### PERINTAH KERJA A
Menurut teks tentang pekerja anak, berapa persen pekerja anak yang berada di perdesaan berdasarkan data ILO 2021?
### PERINTAH KERJA B
Terjemahkan kalimat "Penyebab utama adalah faktor ekonomi atau kemiskinan." dari teks tentang pekerja anak ke dalam bahasa Inggris.
### PERINTAH KERJA C
Tuliskan lanjutan teks tentang pekerja anak setelah kalimat terakhirnya.

Gerakan PAACLA menjadi penting sekaligus membantah tudingan. Mempromosikan fakta sebenarnya. Juga menjadi benteng supaya proses tradisi, edukasi dan regenerasi dilakukan dengan tepat dan tidak terjebak. Perlu dipastikan dengan tetap mengutamakan masa depan anak melalui pendidikan dan memenuhi hak anak lainnya.
‘Jebakan pekerja anak’ masih menjadi pekerjaan rumah dunia. Data organisasi buruh dunia ILO, menyebutkan bahwa wilayah perdesaan (pertanian) sangat rentan dengan ‘jebakan pekerja anak’. Data ILO 2021, sebanyak 76.7% pekerja anak berada di perdesaan (rural). Dan 72.1% berada dalam aktivitas ekonomi keluarga (family work). Penyebab utama adalah faktor ekonomi atau kemiskinan. Ditambah minim pengetahuan dan infrastruktur di perdesaan. Kabar baiknya, terjadi penurunan jumlah pekerja anak dunia. Tahun 2000 tercatat 245.5 juta dan turun menjadi 160 juta tahun 2020 (ILO, 2021).

### CUPLIKAN ITEM
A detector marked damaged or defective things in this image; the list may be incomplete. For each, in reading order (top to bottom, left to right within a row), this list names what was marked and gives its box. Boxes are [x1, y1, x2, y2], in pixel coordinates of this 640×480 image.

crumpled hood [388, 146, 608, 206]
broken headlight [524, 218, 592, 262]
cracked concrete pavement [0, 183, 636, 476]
...
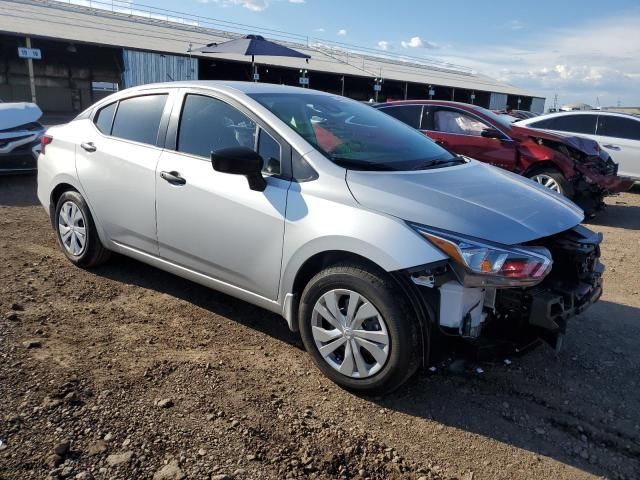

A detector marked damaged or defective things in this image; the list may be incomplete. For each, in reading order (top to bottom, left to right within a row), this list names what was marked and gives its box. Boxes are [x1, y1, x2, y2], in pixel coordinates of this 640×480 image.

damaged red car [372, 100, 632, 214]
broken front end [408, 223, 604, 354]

### JAWABAN ANDA A
Sebanyak 76.7% pekerja anak berada di perdesaan.

### JAWABAN ANDA B
The main cause is economic factors or poverty.

### JAWABAN ANDA C
Bagaimana dengan Indonesia? Data BPS 2022, jumlah pekerja anak dilaporkan (semua sektor) 1.05 juta. Turun 3.8% dibanding tahun sebelumnya. Disebutkan ‘hanya’ 27.6% berada di sektor pertanian perdesaan. Berkebalikan dengan data rerata ILO bahwa sebesar 76.7% di perdesaan. Situasi yang bisa jadi karena peran sawit di sana. Namun akar soal jebakan pekerja anak masih sama: kemiskinan dan kekurangan pengetahuan dan sarana.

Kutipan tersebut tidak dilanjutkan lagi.